First of all, what is the intuition behind this? For example, what is a subset $S$ such that $\overline{S} = X$?. I can't even think of such thing... Is it a space that is almost $X$? And then when we take the closure and it's $X$. Well, what argument should be used to argue that $X$ will also be connected?
On
Assume that there is a continuous surjection $\varphi:X\rightarrow\{0,1\}$ and we let without loss of generality that some $s\in S$ be such that $\varphi(s)=0$. As $S$ is connected, we have $\varphi[S]=\{0\}$. Then for any $x\in X-S$, we could find some net $\{x_{\delta}\}\subseteq S$ such that $\varphi(x)=\lim_{\delta}\varphi(x_{\delta})=\lim_{\delta}0=0$, it violates the condition that some $x\in X$ is such that $\varphi(x)=1$.
Suppose $X$ isn't connected.

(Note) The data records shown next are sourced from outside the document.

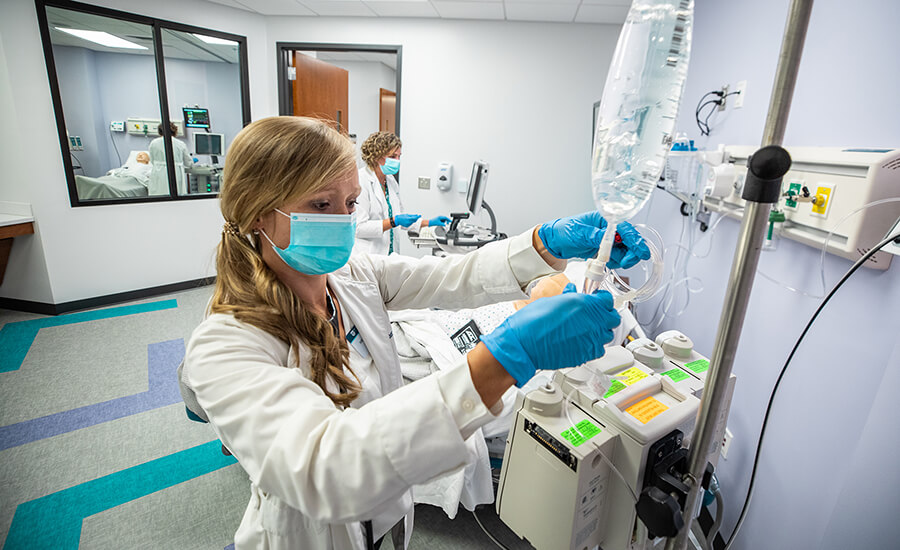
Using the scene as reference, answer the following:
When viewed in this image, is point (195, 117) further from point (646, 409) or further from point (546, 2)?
point (646, 409)

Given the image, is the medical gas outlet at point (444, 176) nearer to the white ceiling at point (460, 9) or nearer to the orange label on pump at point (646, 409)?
the white ceiling at point (460, 9)

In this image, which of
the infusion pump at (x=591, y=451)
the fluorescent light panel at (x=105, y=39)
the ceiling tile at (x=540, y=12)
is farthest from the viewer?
the fluorescent light panel at (x=105, y=39)

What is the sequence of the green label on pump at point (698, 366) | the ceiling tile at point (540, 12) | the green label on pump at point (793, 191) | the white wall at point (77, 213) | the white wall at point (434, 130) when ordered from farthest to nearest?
the white wall at point (434, 130) < the ceiling tile at point (540, 12) < the white wall at point (77, 213) < the green label on pump at point (793, 191) < the green label on pump at point (698, 366)

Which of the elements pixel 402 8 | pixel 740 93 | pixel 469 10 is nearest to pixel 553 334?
pixel 740 93

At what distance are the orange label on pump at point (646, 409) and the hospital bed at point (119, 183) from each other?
4.21 metres

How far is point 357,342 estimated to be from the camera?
1.02 meters

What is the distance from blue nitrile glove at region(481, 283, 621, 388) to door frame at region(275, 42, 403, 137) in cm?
351

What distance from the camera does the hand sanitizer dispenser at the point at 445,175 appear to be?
13.0 ft

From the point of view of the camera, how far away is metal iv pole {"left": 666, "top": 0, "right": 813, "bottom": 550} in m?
0.49

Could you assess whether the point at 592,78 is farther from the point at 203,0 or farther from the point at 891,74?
the point at 203,0

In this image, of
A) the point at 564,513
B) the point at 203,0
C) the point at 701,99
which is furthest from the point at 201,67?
the point at 564,513

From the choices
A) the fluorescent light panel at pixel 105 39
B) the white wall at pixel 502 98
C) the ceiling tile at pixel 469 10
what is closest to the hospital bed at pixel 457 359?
the white wall at pixel 502 98

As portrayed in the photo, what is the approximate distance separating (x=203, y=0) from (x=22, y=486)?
369cm

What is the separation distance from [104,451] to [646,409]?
7.89ft
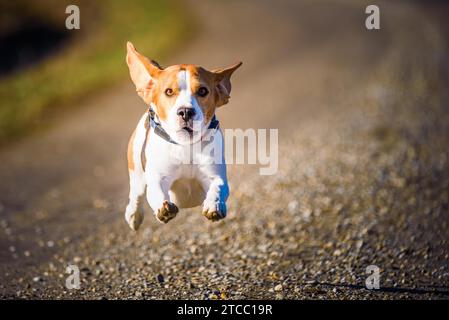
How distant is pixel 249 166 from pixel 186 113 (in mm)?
10981

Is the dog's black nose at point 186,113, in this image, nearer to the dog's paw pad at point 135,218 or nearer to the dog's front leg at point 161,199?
the dog's front leg at point 161,199

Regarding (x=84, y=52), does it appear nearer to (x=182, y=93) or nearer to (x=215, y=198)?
(x=182, y=93)

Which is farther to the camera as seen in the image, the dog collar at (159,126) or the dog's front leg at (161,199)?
the dog collar at (159,126)

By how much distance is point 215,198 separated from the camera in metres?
6.72

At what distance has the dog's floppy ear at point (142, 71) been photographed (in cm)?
681

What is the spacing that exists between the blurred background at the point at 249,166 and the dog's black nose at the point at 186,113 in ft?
13.9

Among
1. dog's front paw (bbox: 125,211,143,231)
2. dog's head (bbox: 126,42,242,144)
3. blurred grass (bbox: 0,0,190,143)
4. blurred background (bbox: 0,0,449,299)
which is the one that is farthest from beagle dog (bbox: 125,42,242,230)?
blurred grass (bbox: 0,0,190,143)

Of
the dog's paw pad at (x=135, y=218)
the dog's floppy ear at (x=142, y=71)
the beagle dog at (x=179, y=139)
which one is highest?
the dog's floppy ear at (x=142, y=71)

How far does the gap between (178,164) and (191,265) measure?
496 cm

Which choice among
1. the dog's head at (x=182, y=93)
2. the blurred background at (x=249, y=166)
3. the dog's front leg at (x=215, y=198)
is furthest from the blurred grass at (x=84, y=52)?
the dog's front leg at (x=215, y=198)

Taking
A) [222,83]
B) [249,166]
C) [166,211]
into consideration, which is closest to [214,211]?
[166,211]

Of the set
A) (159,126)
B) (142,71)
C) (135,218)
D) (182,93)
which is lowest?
(135,218)

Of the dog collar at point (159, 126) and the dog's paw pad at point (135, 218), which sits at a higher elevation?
the dog collar at point (159, 126)
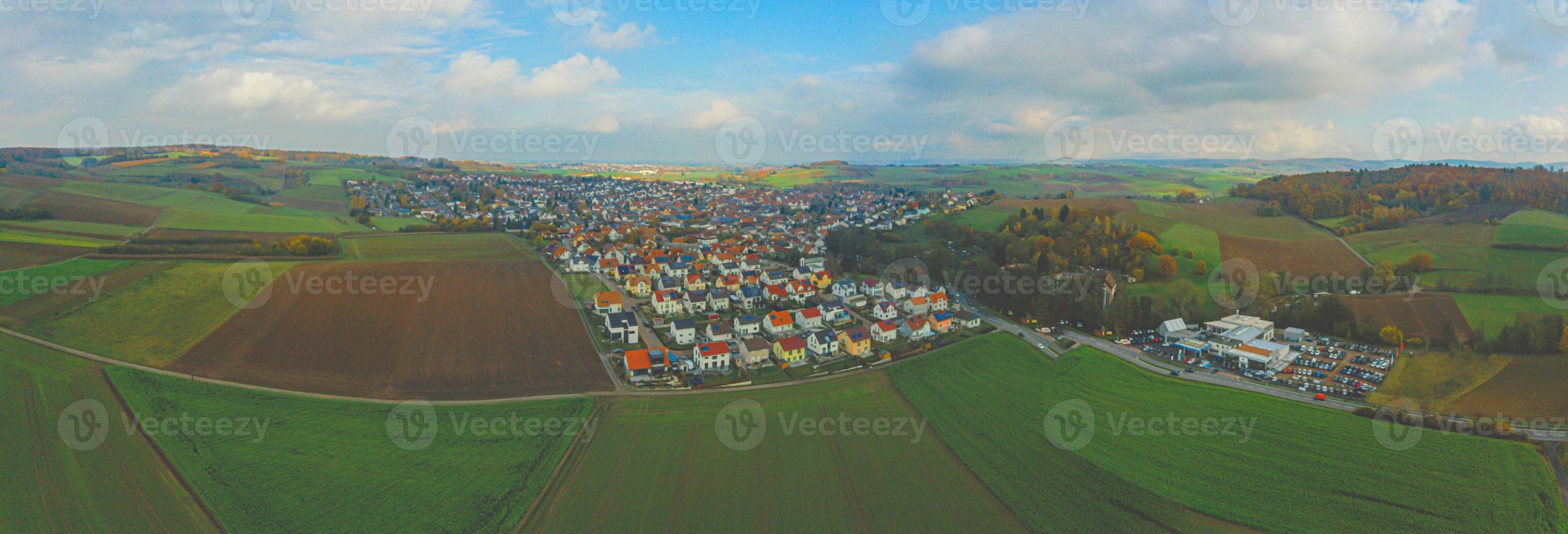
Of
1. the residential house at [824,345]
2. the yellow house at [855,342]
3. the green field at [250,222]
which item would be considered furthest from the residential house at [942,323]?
the green field at [250,222]

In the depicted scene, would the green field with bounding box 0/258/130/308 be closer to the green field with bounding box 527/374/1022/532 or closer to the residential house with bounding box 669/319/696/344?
the residential house with bounding box 669/319/696/344

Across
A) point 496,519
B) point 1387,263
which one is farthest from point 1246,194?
point 496,519

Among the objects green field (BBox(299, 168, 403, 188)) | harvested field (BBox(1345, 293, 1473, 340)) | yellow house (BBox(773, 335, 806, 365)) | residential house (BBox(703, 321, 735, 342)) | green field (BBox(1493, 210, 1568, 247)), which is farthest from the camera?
green field (BBox(299, 168, 403, 188))

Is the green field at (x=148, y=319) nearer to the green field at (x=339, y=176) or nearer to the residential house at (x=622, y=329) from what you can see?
the residential house at (x=622, y=329)

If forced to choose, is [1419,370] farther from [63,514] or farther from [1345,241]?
[63,514]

Then there are closed sets $V, W\subsetneq X$ with $V\cup W=X, V\cap W=\emptyset$. Then we have relatively closed sets $V\cap S\subseteq S, W\cap S\subseteq S$ with $(W\cap S)\cap (V\cap S)=\emptyset$ and we also have $W\cap S\subsetneq S$ and $V\cap S\subsetneq S$, then if e.g $W\cap S= S$ was correct, we had $\bar{S}\subseteq W\subsetneq X$.
So all in all we see $S$ isn't connected, a contradiction.